Retirement could easily cost at least $1 million, especially if you plan to retire early at age 60. While it's not easy to become a millionaire at a relatively young age, it is possible. And the good news is that you don't need to be an expert investor to achieve this goal. All you need is a 401(k) and the right strategy.
The 401(k) is a powerful investing tool, and there are a few ways to maximize it so that you can reach millionaire status.
Employer matching contributions are one of the biggest advantages of investing in a 401(k) over an IRA or other type of retirement account. Matching contributions are basically free money, so it's wise to make sure you're contributing enough to earn the full amount you're entitled to receive.
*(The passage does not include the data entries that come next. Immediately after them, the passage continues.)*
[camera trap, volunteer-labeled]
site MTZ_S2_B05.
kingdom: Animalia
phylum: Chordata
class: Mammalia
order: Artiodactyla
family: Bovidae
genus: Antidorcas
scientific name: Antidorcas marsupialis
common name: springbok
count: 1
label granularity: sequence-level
While matching contributions may not seem significant, they can add up over time. The average 401(k) match is 3.5% of a worker's wages, according to data from the Bureau of Labor Statistics. In addition, the median salary in the U.S. is around $48,000 per year. If you're earning $48,000 per year and your employer will match 3.5% of that, that amounts to $1,680 per year in matching contributions.
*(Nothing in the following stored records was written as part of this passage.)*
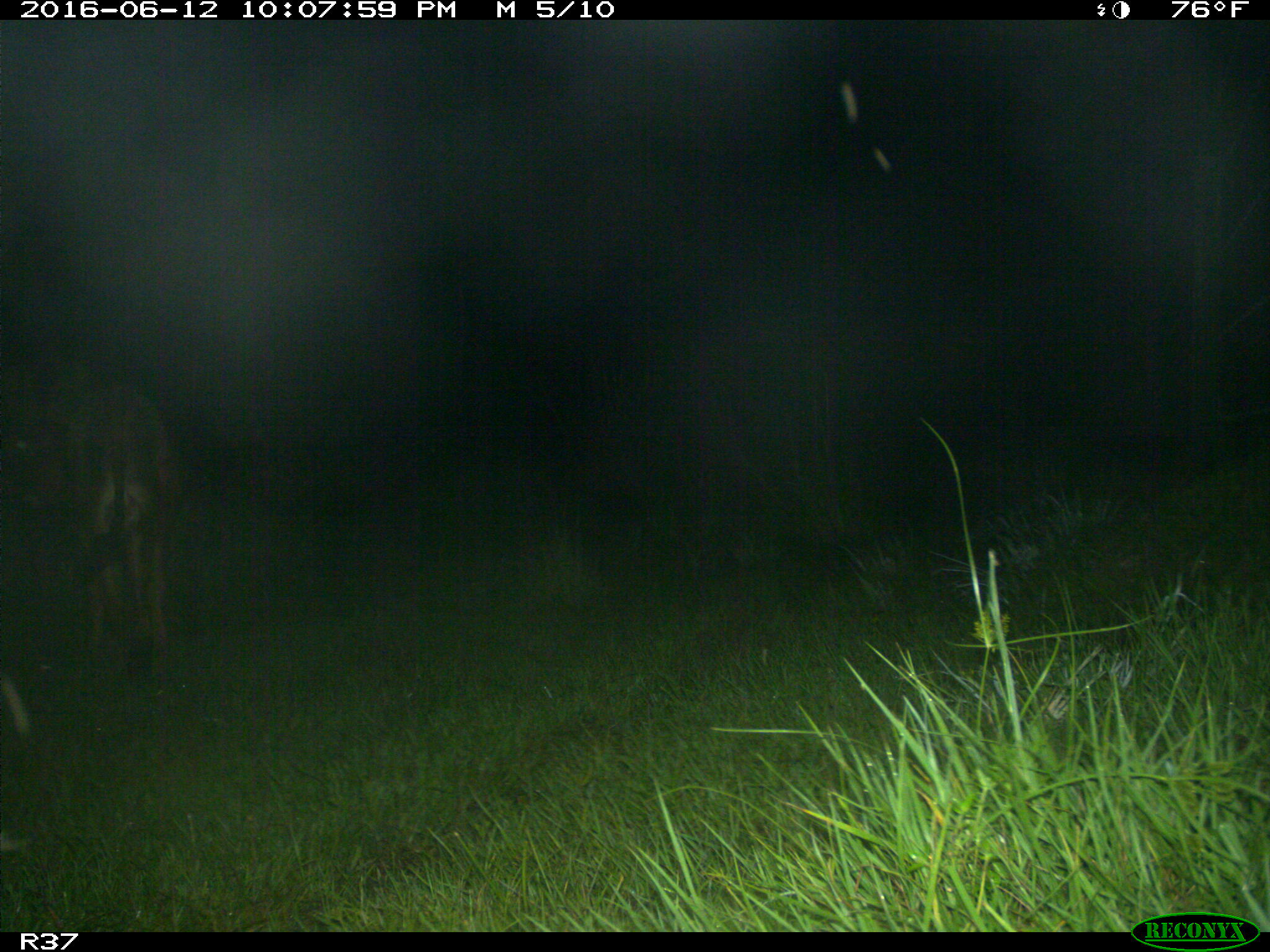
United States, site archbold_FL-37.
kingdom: Animalia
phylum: Chordata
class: Mammalia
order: Artiodactyla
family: Bovidae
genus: Bos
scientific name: Bos taurus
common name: domestic cow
Say you're receiving $1,680 per year in matching contributions. If you're earning, say, an 8% average annual return on your investments, that $1,680 per year can amount to nearly $290,000 over 35 years -- and that's not even including your own 401(k) contributions.
In 2021, the maximum amount you can contribute to your 401(k) is $19,500 per year (plus an additional $6,500 per year for those age 50 or older). If you can afford it, maxing out your 401(k) contributions can put you on the fast track to becoming a millionaire.
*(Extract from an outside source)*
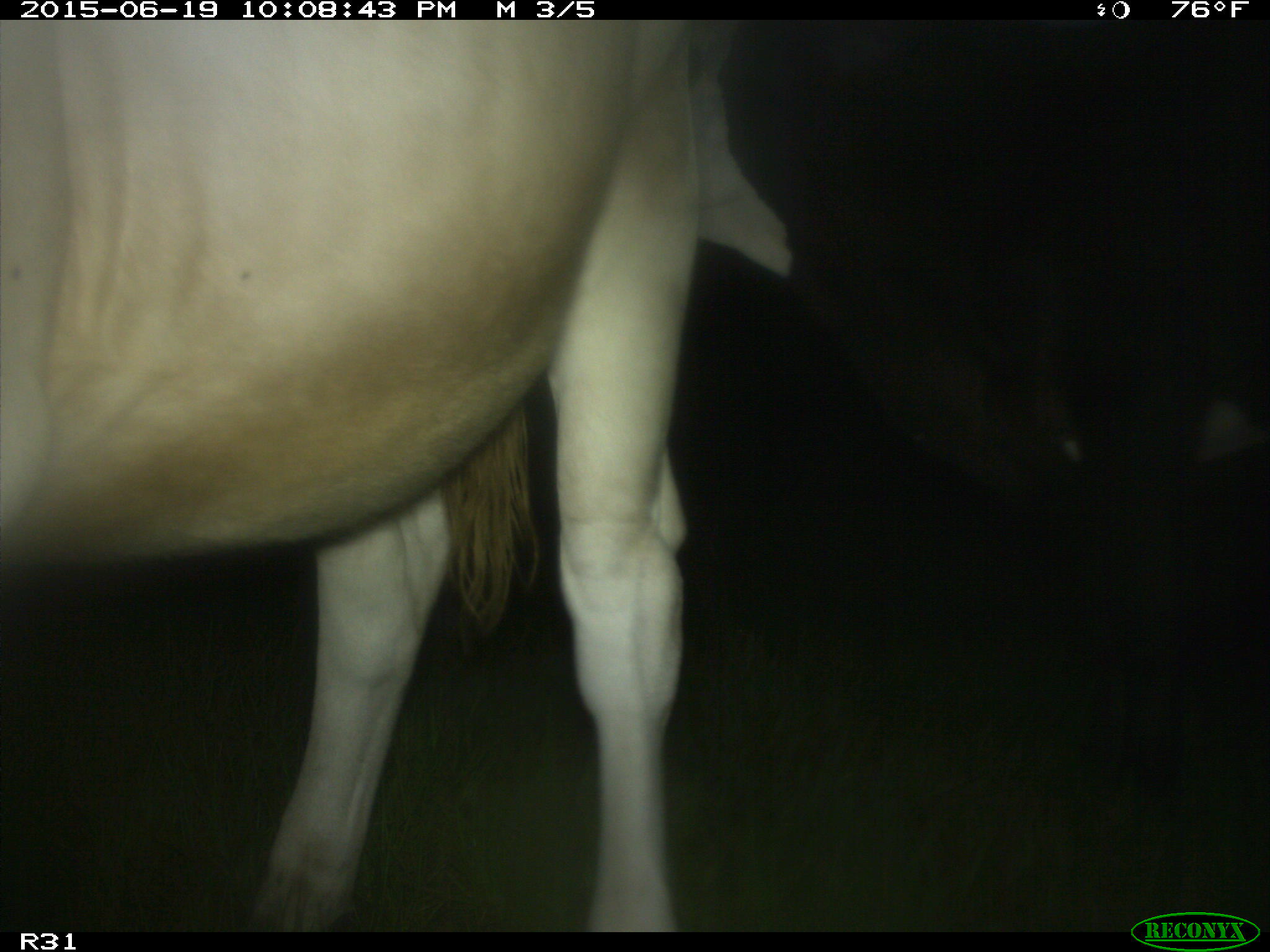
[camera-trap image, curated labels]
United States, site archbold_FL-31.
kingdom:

Say you're investing $19,500 per year in your 401(k). That comes out to around $1,625 per month. If you're earning a modest 8% average annual rate of return on your investments, you'd reach $1 million in savings within roughly 22 years. In 30 years, you'd have more than $2.2 million accumulated.
If you're aiming to retire by age 60, your best bet is to ramp up your savings rate. The more you can sock away each month, the easier it will be to reach your goal.
Not everyone can afford to max out their 401(k), and that's OK. But it's still important to try to increase the amount you're saving on a consistent basis.
You don't need to boost your savings significantly to see a major difference, either. In fact, according to research from Fidelity Investments, a 35-year-old earning $60,000 per year can save an additional $85,000 by age 67 simply by increasing his or her savings rate by just 1%.
Saving money is tough, but small changes can make it a little easier. By trying to save just a little more every month, you can gradually get closer to your goal. Over time, those small adjustments can make a bigger difference than you may think.
Retiring a millionaire isn't easy, and it's even more challenging if you plan to retire by age 60. It is possible, though. By making the most of your 401(k), you can give yourself the best chance of retiring a millionaire.